Labor & Economy
Pension Cutters Lose in Court, Vow 2016 Ballot Bid

California pension cutters suffered another setback last week when a state appellate court rejected their claims that ballot language written by Attorney General Kamala Harris showed political bias.
The decision by Sacramento’s 3rd District Court of Appeal “dismissed as moot” San Jose Mayor Chuck Reed’s appeal of a lower court ruling. This effectively leaves in place Sacramento Superior Court Judge Allen Sumner’s March decision that Reed had failed to prove Harris’ ballot summary was misleading.
“We’re not going to get a hearing on the merits,” Reed told Capital & Main. “It shows how difficult it is to try to get through the court system in an election cycle; it means you have to start earlier.”
Legally, the two rulings sound a final death knell for Reed’s contentious statewide campaign to put his self-described Pension Reform Act of 2014 before California voters. In practical terms, the campaign was over last January after Harris’ ballot language highlighted the initiative’s proposed elimination of constitutional protections for such public employees as teachers, nurses and police officers.
That wording prompted Reed to file his lawsuit against Harris in February.
Read More Capital & Main Pension Coverage Here
The termed-out Reed, whose own tenure as San Jose Mayor officially ends on January 1, admitted that he was disappointed by the dismissal.
Reed said that he hadn’t yet met with lawyers about taking the case any further but described the odds of petitioning the California Supreme Court as “fairly low.” He nevertheless confirmed his determination to redraft the initiative in order to get it onto the 2016 ballot.
He may have his work cut out for him. Reed became an overnight star on the national pension reform stage after convincing San Jose voters to pass his pension-cutting Measure B in June, 2012. But more than two years later, that effort has left the city embroiled in lawsuits and created discord among San Jose’s municipal employees, especially its hard-hit police and fire personnel.
For Mike Durant, President of the Peace Officers Research Association of California (PORAC), a legislative advocacy group serving 67,000 member cops throughout California and Nevada, last week’s court dismissal is just another sign that Reed’s time in California’s pension-reform sun is over.

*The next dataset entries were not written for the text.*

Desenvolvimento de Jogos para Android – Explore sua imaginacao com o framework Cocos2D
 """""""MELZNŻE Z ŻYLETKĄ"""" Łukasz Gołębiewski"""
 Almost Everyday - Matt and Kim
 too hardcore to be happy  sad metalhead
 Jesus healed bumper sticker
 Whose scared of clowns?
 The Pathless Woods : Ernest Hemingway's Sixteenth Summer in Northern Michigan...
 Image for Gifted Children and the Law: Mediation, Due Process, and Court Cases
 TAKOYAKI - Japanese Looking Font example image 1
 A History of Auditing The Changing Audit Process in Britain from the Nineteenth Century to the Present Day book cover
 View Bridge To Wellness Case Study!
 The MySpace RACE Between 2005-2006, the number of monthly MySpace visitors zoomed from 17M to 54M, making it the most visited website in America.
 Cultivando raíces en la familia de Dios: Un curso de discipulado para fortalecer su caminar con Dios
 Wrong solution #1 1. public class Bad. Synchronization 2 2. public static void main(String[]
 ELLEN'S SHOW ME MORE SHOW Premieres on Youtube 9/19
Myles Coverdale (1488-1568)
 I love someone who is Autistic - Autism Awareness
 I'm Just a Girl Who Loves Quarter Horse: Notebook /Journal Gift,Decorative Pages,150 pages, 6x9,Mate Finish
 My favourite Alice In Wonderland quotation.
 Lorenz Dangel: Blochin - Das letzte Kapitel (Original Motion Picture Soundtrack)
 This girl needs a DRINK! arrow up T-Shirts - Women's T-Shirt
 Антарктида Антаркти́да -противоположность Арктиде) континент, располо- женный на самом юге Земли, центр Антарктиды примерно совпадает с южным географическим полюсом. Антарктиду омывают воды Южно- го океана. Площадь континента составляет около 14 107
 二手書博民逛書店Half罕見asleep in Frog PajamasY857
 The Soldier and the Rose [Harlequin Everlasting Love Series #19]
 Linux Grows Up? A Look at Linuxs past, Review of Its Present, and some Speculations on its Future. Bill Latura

“We feel that the decision was not significant in and of itself to any pension reform discussion,” said Durant. “In our opinion, it was simply Mayor Reed trying to politically take on the Attorney General, which just, again, added to the list of his losses.”
Those losses, Durant pointed out, include November’s decisive rejection by Phoenix, Arizona voters of Proposition 487, a pension-cutting measure also financed by Reed’s bankroller, the Texas hedge-fund billionaire and former Enron executive John Arnold.
Given that rebuff and the rebounding economy, Durant says that he doesn’t see much hope for Reed and Arnold in 2016:
“In our opinion, Reed is [merely] looking to keep a venue out there to keep his name in the paper and in front of the media. I would [say] that politically it’s time for Mayor Reed and his allies to move on.”